Provided passage
((
From any partition of n, one can get a partition of n - 1, by subtracting one from the last value in the partition and removing it if it becomes zero. Connecting any two partitions related in this way forms an infinite tree, in which the nodes on level n represent the partitions of n:

My recursive lexicographic and reverse-lexicographic-order partition generators work by traversing this tree (using a self-recursive BFS pattern, but a level-limited DFS would work just as well); they're efficient, even though they traverse a lot of lower-level nodes that aren't part of the output, because the number of nodes in the tree increases by a constant factor at each level.

On the other hand, there's another way to form a finite tree out of the partitions of n only: from any partition with two or more values in it, form a shorter partition in which the largest two values in the partition have been replaced by their sum, and connect the pairs of partitions so related.
))
Dataset section
((
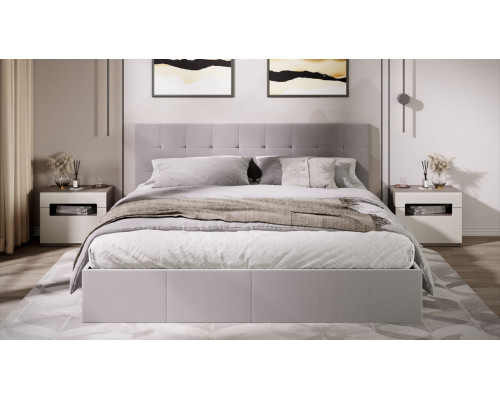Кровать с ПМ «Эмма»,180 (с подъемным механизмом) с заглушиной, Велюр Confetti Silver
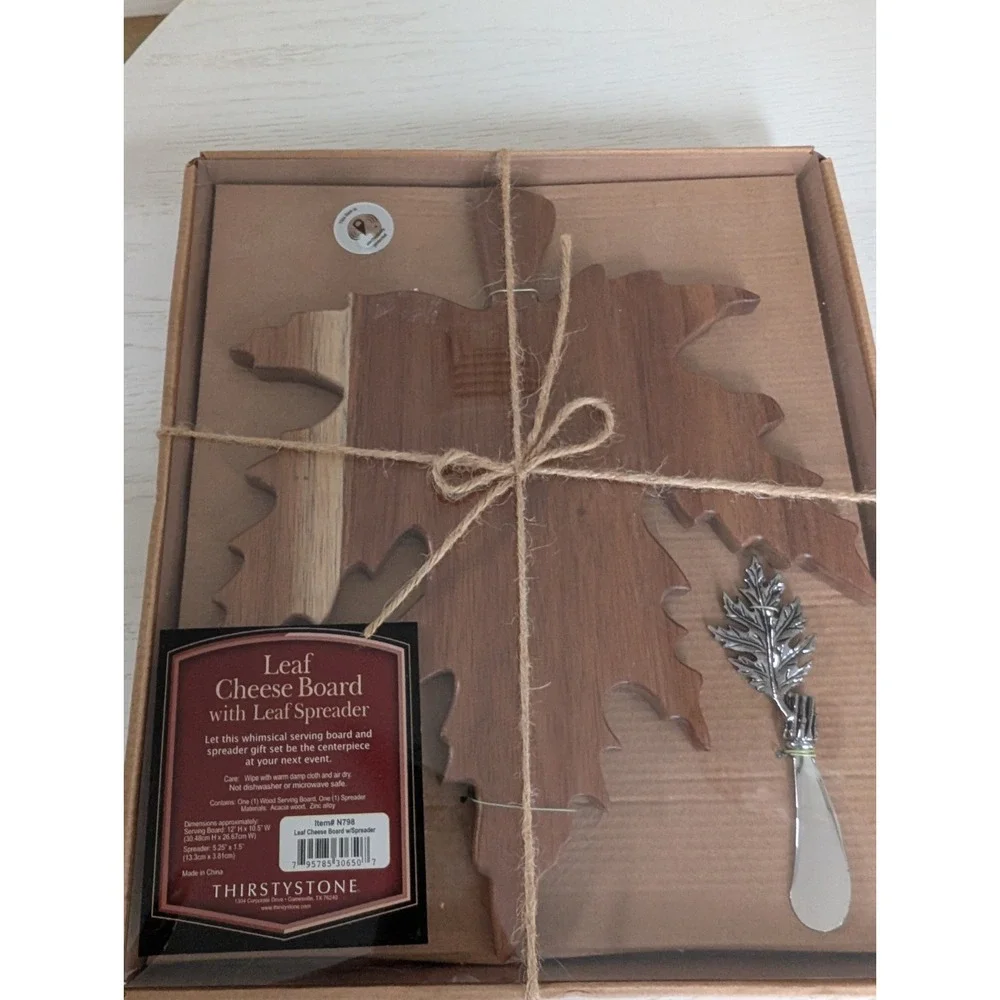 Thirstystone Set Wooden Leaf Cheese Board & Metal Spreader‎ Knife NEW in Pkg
))
Task requirements
a. In the partitions text, how is a partition of n - 1 obtained from a partition of n?
b. Please rewrite the stretch of the partitions text from "My recursive lexicographic" through "at each level.", changing "efficient" to "fast".

Solutions below
a. By subtracting one from the last value in the partition and removing it if it becomes zero.

b.
My recursive lexicographic and reverse-lexicographic-order partition generators work by traversing this tree (using a self-recursive BFS pattern, but a level-limited DFS would work just as well); they're fast, even though they traverse a lot of lower-level nodes that aren't part of the output, because the number of nodes in the tree increases by a constant factor at each level.